***** Trecho selecionado *****

Olga Tessari

Jogos eletrônicos e violência

Entrevista com © Dra Olga Inês Tessari

*Veja indicação de outros textos para leitura ou vídeos no final da página

Será verdade que os jogos geram violência? 

Algum tempo atrás escrevi um artigo sobre esse assunto para uma coluna antiga em um velho site. Mas como fui incapaz de achar este artigo, e levando em conta que a mídia como um todo, bem como o mundo, mudou de lá para cá, resolvi fazer uma reciclagem sobre o tema. 

Após muita leitura, eis que cheguei a conclusão que já mantinha sustentada anteriormente. Jogos eletrônicos violentos não induzem a violência, nem podem causar de forma linear a violência social, problema que assola nosso mundo.

*****

Solicitação apresentada 1: De acordo com o texto sobre jogos eletrônicos e violência, a que conclusão se chegou após muita leitura?

***** Excertos dos registros *****

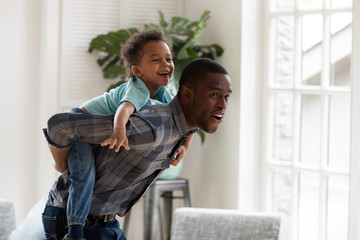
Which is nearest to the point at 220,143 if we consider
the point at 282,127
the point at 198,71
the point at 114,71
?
the point at 282,127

*****

Solicitação apresentada 2: Reproduza integralmente os registros acima, sem qualquer alteração e sem incluir as imagens.

Resposta 1: Jogos eletrônicos violentos não induzem a violência, nem podem causar de forma linear a violência social.

Resposta 2:
Which is nearest to the point at 220,143 if we consider
the point at 282,127
the point at 198,71
the point at 114,71
?
the point at 282,127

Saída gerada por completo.